Support Structure modeling
The laborious process of obtaining mechanical properties and adding them to your model has been significantly simplified, resulting in a huge reduction in the total effort. In Simcenter 3D Powder bed fusion, the volume fraction of every voxel element is automatically calculated i.e., the percentage of volume taken up by the support structures. With this volume fraction value, the application directly calculates the mechanical material properties of the support structure. This automatic procedure calculates the material properties for every support structure.
The 2212 Simcenter 3D release saw the introduction of a new calibration process, which was made possible due to the new simulation capability of the cut-through operation. This feature allows a whole new technique to be used in the calibration process, with the aid of the new wizard, empowering even less experienced engineers to complete the task. The procedure involves printing two beams, cutting them partly off the build-plate, and measuring their resulting bending deformation.
Speed up your process and free up your experts
Large products such as Simcenter 3D can if not properly managed, become cumbersome and hard to use simply because there are so many options and user personas. In the case of Powder Bed Fusion, there are a growing number of functionalities, and as a result, a non-expert could become overwhelmed if all possibilities are available. Conversely, an expert may become frustrated if the required features are hidden behind endless walls or wizard GUIs.
To overcome this concern, when the developers created the new voxel-based meshing tool, they designed it knowing it would need to work for a less experienced engineer. While the existing tetrahedral mesh would be a solution where an expert would want full control. As a result, there are now two options in the Process Simulation ribbon, as shown in Figure 6. The new voxel mesh and common tools such as those used to model mechanical (constant strain), and simple cut-off operations, are available under ‘Start Powder Bed Fusion.’ This tool significantly simplifies meshing, support structure modeling, and calibration. While the tetrahedral mesh and more advanced tools, such as those used for thermo-mechanical simulations, are available under ‘Start Advanced Powder Bed Fusion.’
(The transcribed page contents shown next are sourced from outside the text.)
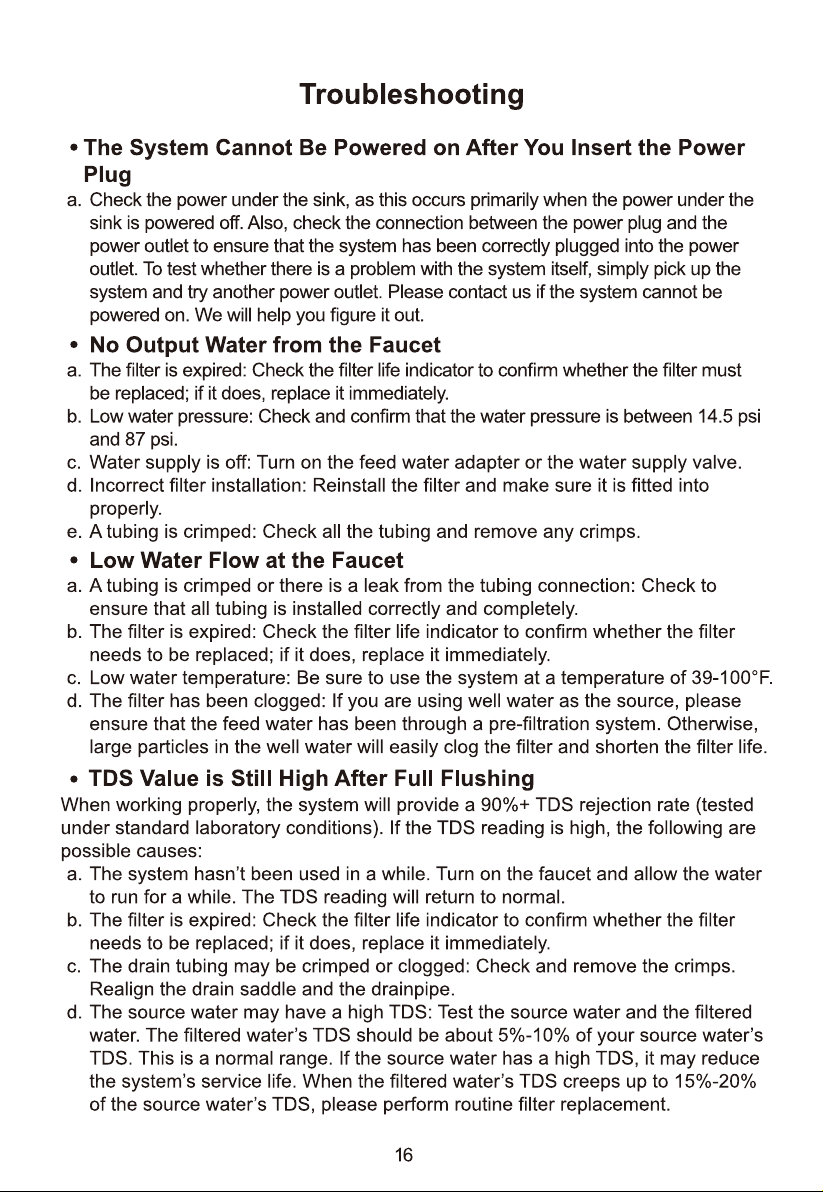 Troubleshooting

• The System Cannot Be Powered on After You Insert the Power Plug

a. Check the power under the sink, as this occurs primarily when the power under the sink is powered off. Also, check the connection between the power plug and the power outlet to ensure that the system has been correctly plugged into the power outlet. To test whether there is a problem with the system itself, simply pick up the system and try another power outlet. Please contact us if the system cannot be powered on. We will help you figure it out.

• No Output Water from the Faucet

a. The filter is expired: Check the filter life indicator to confirm whether the filter must be replaced; if it does, replace it immediately.
b. Low water pressure: Check and confirm that the water pressure is between 14.5 psi and 87 psi.
c. Water supply is off: Turn on the feed water adapter or the water supply valve.
d. Incorrect filter installation: Reinstall the filter and make sure it is fitted into properly.
e. A tubing is crimped: Check all the tubing and remove any crimps.

• Low Water Flow at the Faucet

a. A tubing is crimped or there is a leak from the tubing connection: Check to ensure that all tubing is installed correctly and completely.
b. The filter is expired: Check the filter life indicator to confirm whether the filter needs to be replaced; if it does, replace it immediately.
c. Low water temperature: Be sure to use the system at a temperature of 39-100°F.
d. The filter has been clogged: If you are using well water as the source, please ensure that the feed water has been through a pre-filtration system. Otherwise, large particles in the well water will easily clog the filter and shorten the filter life.

• TDS Value is Still High After Full Flushing

When working properly, the system will provide a 90%+ TDS rejection rate (tested under standard laboratory conditions). If the TDS reading is high, the following are possible causes:
a. The system hasn't been used in a while. Turn on the faucet and allow the water to run for a while. The TDS reading will return to normal.
b. The filter is expired: Check the filter life indicator to confirm whether the filter needs to be replaced; if it does, replace it immediately.
c. The drain tubing may be crimped or clogged: Check and remove the crimps. Realign the drain saddle and the drainpipe.
d. The source water may have a high TDS: Test the source water and the filtered water. The filtered water's TDS should be about 5%-10% of your source water's TDS. This is a normal range. If the source water has a high TDS, it may reduce the system's service life. When the filtered water's TDS creeps up to 15%-20% of the source water's TDS, please perform routine filter replacement.

16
The latest version of Simcenter 3D enables engineering teams to stay integrated by increasing the number of tasks that are possible for the non-specialist, reducing the risk of teams becoming siloed. With voxel meshing methods, the time taken to complete the meshing process is significantly reduced, allowing the whole manufacturing process to go faster. These two advantages free up meshing specialists in the organization, allowing them to generate more income by exploring the possibilities that it takes an expert to investigate, rather than spending their time on relatively repetitive tasks.